Multi-threading is a built-in part of Luban, you can dispatch and synchronize thread easily. There more than one way to start threads, as below examples show.
1. Explicit Thread Dispatching
You can dispatch expression valuation, assignment and/or a block of code into separate thread in process code by using the & sign, as below examples show.
x = myjobs::computeX(arg=100) &
y = myjobs::computeY(arg =200) &
c = a + b &
Or you can send any block of code into a separate thread in similar way.
{ myjobs::dothis(=); myjob::dothat_after_this(=);
myjob::dofinal(=); } &
To synchronize, you can use the wait statement that will block until ALL the dispatched threads finish. Take look at the below example.
Myjob::doThis(arg=1)
&
Myjob::doThatWhiledoTHis( arg=2)&
wait; // stop until doThis and doThat finish
You can wait for certain thread to finish by using waitfor statement. And each threads can be identified by its associated variable. You can always associate the thread to the assigned variable when the dispatched is an assignment statement, for example:
x = myjobs::computeX(arg=100) &
y = myjobs::computeY(arg =200) &
waitfor x,y;
z = x + y;
For dispatched compound statement, the thread is always associated with the variable in the last assignment statement in the block, as below example shows.

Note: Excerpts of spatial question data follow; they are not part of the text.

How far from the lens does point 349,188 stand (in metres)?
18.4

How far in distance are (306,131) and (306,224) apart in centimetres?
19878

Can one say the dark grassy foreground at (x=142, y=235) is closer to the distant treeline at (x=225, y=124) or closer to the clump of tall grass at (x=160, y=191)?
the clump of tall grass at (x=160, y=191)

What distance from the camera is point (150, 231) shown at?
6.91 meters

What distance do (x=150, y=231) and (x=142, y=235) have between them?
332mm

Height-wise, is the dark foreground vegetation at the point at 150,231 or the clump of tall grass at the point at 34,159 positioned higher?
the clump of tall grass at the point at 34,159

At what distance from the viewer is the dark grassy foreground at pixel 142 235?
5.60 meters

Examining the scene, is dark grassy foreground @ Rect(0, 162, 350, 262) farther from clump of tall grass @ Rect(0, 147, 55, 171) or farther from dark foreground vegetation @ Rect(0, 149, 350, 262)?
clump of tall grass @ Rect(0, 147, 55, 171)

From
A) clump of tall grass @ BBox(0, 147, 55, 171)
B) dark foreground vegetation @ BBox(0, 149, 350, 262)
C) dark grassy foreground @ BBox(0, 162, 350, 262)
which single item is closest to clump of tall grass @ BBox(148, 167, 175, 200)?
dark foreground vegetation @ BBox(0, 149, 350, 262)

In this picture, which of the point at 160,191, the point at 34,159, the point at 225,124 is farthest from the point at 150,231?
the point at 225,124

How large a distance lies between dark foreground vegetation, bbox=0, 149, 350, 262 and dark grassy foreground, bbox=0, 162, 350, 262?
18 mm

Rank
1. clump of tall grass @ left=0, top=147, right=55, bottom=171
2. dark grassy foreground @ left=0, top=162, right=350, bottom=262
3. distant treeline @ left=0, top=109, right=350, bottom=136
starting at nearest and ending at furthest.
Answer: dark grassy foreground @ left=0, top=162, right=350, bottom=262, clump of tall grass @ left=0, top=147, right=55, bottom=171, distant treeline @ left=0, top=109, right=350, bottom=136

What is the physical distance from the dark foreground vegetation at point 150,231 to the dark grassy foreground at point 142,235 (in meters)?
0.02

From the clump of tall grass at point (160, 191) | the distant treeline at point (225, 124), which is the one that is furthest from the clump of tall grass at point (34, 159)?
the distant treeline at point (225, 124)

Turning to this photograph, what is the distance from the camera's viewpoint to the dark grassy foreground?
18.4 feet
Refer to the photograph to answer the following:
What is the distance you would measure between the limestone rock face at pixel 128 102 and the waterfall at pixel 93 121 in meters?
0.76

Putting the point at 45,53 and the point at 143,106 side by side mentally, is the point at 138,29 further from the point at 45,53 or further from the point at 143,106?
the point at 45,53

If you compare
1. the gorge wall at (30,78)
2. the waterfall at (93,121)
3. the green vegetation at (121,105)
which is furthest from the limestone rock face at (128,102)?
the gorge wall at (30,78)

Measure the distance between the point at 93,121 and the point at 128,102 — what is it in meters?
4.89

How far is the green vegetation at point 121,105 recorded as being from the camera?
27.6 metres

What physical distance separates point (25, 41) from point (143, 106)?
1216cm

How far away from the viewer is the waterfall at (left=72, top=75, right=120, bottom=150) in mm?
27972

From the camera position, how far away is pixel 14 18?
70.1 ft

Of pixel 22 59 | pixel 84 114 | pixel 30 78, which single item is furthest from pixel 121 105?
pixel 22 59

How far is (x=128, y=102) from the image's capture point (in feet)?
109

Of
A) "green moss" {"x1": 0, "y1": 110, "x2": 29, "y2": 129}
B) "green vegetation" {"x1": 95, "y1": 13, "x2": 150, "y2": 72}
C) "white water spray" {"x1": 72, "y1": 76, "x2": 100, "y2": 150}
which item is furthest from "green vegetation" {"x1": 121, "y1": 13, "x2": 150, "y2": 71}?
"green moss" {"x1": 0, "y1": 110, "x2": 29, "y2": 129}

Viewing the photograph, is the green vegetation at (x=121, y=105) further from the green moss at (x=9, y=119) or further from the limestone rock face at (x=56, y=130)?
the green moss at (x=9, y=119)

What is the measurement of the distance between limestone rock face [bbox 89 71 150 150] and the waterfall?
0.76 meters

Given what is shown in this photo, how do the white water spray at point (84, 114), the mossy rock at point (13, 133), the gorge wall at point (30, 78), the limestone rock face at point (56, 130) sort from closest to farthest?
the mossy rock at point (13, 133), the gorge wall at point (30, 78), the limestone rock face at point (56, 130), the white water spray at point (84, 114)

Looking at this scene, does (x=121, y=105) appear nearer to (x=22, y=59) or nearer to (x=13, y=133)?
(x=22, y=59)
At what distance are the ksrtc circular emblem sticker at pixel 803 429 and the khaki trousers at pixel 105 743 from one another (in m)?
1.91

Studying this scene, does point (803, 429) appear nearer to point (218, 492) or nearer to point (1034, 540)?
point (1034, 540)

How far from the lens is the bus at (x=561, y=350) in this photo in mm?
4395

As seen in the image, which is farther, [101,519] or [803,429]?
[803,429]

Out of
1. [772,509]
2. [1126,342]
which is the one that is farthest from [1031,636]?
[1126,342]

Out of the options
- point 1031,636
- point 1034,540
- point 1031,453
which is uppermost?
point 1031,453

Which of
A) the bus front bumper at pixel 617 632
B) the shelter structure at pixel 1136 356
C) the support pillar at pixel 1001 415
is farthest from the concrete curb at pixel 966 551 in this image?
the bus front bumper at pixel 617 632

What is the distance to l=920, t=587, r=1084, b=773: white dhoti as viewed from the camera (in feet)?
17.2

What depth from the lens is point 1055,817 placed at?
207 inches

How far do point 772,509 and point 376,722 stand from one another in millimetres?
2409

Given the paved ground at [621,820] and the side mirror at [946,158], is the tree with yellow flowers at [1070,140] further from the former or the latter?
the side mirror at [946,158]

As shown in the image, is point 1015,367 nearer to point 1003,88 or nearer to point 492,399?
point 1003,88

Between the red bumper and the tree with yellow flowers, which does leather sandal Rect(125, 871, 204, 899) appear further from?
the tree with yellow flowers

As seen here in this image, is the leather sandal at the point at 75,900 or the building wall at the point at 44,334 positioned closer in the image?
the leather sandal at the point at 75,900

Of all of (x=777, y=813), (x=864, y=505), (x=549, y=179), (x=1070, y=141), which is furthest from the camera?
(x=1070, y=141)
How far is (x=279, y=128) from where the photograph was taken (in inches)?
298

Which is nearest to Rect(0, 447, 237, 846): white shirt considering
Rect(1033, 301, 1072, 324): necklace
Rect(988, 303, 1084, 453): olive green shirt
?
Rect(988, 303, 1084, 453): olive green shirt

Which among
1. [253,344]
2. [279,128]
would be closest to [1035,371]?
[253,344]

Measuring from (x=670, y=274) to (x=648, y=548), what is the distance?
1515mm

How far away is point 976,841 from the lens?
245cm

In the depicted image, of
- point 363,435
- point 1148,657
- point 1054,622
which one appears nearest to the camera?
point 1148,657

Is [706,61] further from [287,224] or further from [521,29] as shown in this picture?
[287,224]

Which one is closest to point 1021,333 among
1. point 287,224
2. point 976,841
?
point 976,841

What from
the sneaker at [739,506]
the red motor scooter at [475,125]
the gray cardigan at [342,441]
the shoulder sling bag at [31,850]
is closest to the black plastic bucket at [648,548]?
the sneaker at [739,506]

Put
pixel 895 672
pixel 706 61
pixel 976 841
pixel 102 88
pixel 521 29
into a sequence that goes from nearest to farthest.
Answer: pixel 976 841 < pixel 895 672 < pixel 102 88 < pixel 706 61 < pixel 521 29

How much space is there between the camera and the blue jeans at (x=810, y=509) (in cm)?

{ myjobs::dothis(=); myjob::dothat_after_this(=);
alldone = true; } &
waitfor alldone;
So if you wish to wait for a thread, remember to associate your thread with a variable as above example shows.
2. When Dispatched Threads End
When a Luban script runs to its end or a structure evaluation finishes, it will wait for all its dispatched threads to finish and collect them, like as if there is a wait statement at the end. If use wishes to stop all dispatched threads cancel statement can be used. Cancel statement can not be used to cancel individual thread, it will try to stop ALL threads instead.
3. Implicit Thread in Asynchronous Structure
To understand Asynchronous Structure, we can code a simple of multi-threading producer and consumer case in which producer and consumer use an asynchronous structure for communication.
namespace demo;
struct simplequeue
(
input
inq;
output
outq;
)
as process
{
outq = inq;
}
The above component behaves like a simple queue with one end to put in and another end to read out data, plus it will make reader wait when the queue is empty. Then we can use the above component in a sample script like below:
q = demo::simplequeue();
{ while (
true ) { obj= myns::producer().produce();
q.inq=obj; } } &
{ while ( true ) myns::consume(
obj = q.outq ); } &
Above script starts two threads, one to produce object and put it into the “inq” of the queue named “q”, while another to read object out of “outq” of “q” and feed to “myns::consume” structure. When the “outq” is empty, the consumer thread will sleep. The magic is inside object “q” there is a live thread that moves object from input “inq” to output “outq”. So the total number of threads in above example code is three.
4. Start and Synchronization of Asynchronous Structure
The thread inside asynchronous structure can be started implicitly when its input property is set or its output property is got. Or it can be explicitly started by calling “start()” member function, like below example.
q = demo::simplequeue();
q.inq =1 ; // this will start q’s
internal thread
x = q.outq; // this will start q’s
internal thread too
q.start(); // this will
start q’s internal thread too
When Luban script ends or Luban structure valuation finishes, all internal variables will be destroyed. If a variable contains a asynchronous structure, it will be destroyed too. The destruction of asynchronous structure will cancel the execution of its internal thread, even if it is still running. To wait for an asynchronous structure to finish its job and become inactive, you can use the waitfinish() member function, like below:
q.start();
q.waitfinish(); // wait for
q to finish or become inactive.
5. Tangled Threads Surprise
Thread can be tricky sometimes. For example, the below simple code can produce output that surprise you.
for( i=1; i<=10; ++i )
{
std::println(obj=i) &
}
At the first look, you would think the program print out number 1 to 10 in that order. But the truth is that the program will print out 10 numbers, but which 10 numbers and the order of the numbers are undetermined. The print could vary at each run of the program.
The root of chaos is the thread dispatching part of this code. Every print operation will be dispatched to a different thread. So ten threads will be dispatched. Together the main thread, there will be eleven threads running in this code. The execution order of these eleven threads is not deterministic.
To fix this problem asynchronous structure can be used because its input and output queue can guarantee the order of data passing while the processing still happens inside a separated thread. Below is the new code for above example.
printer
=demo::asychprinter();
for(
i=0; i<10; ++i)
printer.obj=i;
And the definition of demo::asynchprinter is below:
namespace
demo;
asynch struct asynchprinter( input obj;)
as
process
{
std::print(obj=input.obj);
}
6. Thread Safety of Luban
Luban engine guarantees the object integrity in the multi-threading environment. If more than one threads operating on the same object, the order of operation is not deterministic, though the integrity of each individual operation is guaranteed. Luban only allows one thread to call member function or operate on a variable at any time.